- OBJETIVO: Reproduce literalmente el fragmento de la entrevista sobre la novela Kaidú comprendido entre "Hay libros, como" y "cierto, muy provocador?", ambos incluidos.

=== PÁGINA ===

¿Hasta dónde puede llegar el amor por un perro? Esta es la pregunta que subyace en Kaidú (Tusquets), la última novela de la escritora y editora Paula Perez Alonso.

Pero esta pregunta desencadena muchas otras, transformando un hecho cotidiano como es la convivencia con un animal en un cuestionamiento profundo de la soberbia humana, de la obsesión clasificatoria que nos impide sentirnos parte del Todo, de las rígidas creencias que nos encarcelan y limitan nuestra vida.

“Kaidú –dice Aína, la narradora de la novela que deslumbró, entre otros escritores y editores, a Juan Forn, quien la leyó antes de que fuera publicada– escapa a la restringida mirada binaria y me enseña a superar esta concepción estrecha en que nos enclaustró la visión cartesiana (…) Si no hay oposición entre animal y hombre, soy parte del mundo como Kaidú y estoy en él como el agua en el agua.”

Hay libros, como este, tan peligrosamente buenos que deberían tener una advertencia en la tapa: “Esta historia sacudirá sus creencias más arraigadas y transformará su vida. De este viaje no hay retorno. Será inútil reclamar de forma presencial o virtual la devolución de su existencia anterior. Conformistas, abstenerse de su lectura”.

¿Cómo fue publicar un libro sobre un perro luego de que tu primera novela, publicada hace 25 años, se llamara No sé si casarme o comprarme un perro, un título, por cierto, muy provocador?

–Fue algo bastante audaz, porque ese libro fue tan exitoso que hay mucha gente que me identifica con él, me conoce como la autora de No sé si casarme o comprarme un perro. Superó todas las expectativas. En principio fue una tirada de 3000 ejemplares en Tusquets y de pronto empezó a reimprimir y reimprimir, a tener unas críticas buenísimas, cosa que es rara en una primera novela. El título hacía pensar en una novela que es pura provocación, pero la historia se transformaba en otra cosa mucho más dramática, densa y dura. Tuvo una recomendación boca a boca que lo sostuvo durante mucho tiempo tanto en América Latina como en España. Luego de 25 años, de pronto me veo escribiendo sobre un perro en particular que se transforma en personaje.  Escribía sin pensar en publicar, ni siquiera sabía si iba a ser una novela, un cuento o una nouvelle. Esta historia es una de esas cosas que suceden más allá de la voluntad de uno, que son inevitables. Cuando lo terminé me hice la misma pregunta que vos me hacés. ¿Otra vez un perro? Pero en aquella ocasión, el perro era una excusa, no existía de verdad, era imaginario. Era un disparador. La protagonista pone avisos en los diarios desafiando a un hombre que pueda competir por sus méritos con un labrador con determinadas virtudes. El perro no existía, solo estaba en su imaginación y yo no tenía perro. Pero hasta hoy la gente me pregunta si me casé o si me compré un perro (risas). En la vida real no hice ninguna de las dos cosas.

Recuerdo que en algunas personas el título provocaba cierta indignación por la comparación implícita entre un perro y un ser humano.

–Sí, para esa época fue algo superprovocador. Yo no me daba cuenta de que, de manera inconsciente, había captado algo que estaba en el aire. Hay gente que siente que un título de un libro dice algo de ella.

=== SECCIÓN DE DATOS ===

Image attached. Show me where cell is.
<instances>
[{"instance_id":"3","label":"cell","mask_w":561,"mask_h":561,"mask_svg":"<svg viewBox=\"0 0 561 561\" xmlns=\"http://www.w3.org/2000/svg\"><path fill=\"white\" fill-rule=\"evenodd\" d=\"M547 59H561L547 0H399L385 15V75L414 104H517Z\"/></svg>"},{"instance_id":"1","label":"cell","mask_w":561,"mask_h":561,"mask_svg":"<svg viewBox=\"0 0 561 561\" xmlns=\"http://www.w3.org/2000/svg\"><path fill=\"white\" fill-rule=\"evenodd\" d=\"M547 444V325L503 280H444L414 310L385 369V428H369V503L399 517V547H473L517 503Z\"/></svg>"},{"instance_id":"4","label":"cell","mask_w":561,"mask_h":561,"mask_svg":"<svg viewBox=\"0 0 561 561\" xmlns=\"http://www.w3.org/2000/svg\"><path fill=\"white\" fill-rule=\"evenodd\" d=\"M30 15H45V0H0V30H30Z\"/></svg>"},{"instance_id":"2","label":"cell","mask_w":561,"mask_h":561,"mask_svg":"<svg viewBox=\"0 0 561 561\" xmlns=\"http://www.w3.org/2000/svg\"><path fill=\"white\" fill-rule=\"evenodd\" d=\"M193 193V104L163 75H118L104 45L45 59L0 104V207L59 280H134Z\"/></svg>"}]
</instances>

===

- RESULTADO:
Hay libros, como este, tan peligrosamente buenos que deberían tener una advertencia en la tapa: “Esta historia sacudirá sus creencias más arraigadas y transformará su vida. De este viaje no hay retorno. Será inútil reclamar de forma presencial o virtual la devolución de su existencia anterior. Conformistas, abstenerse de su lectura”.

¿Cómo fue publicar un libro sobre un perro luego de que tu primera novela, publicada hace 25 años, se llamara No sé si casarme o comprarme un perro, un título, por cierto, muy provocador?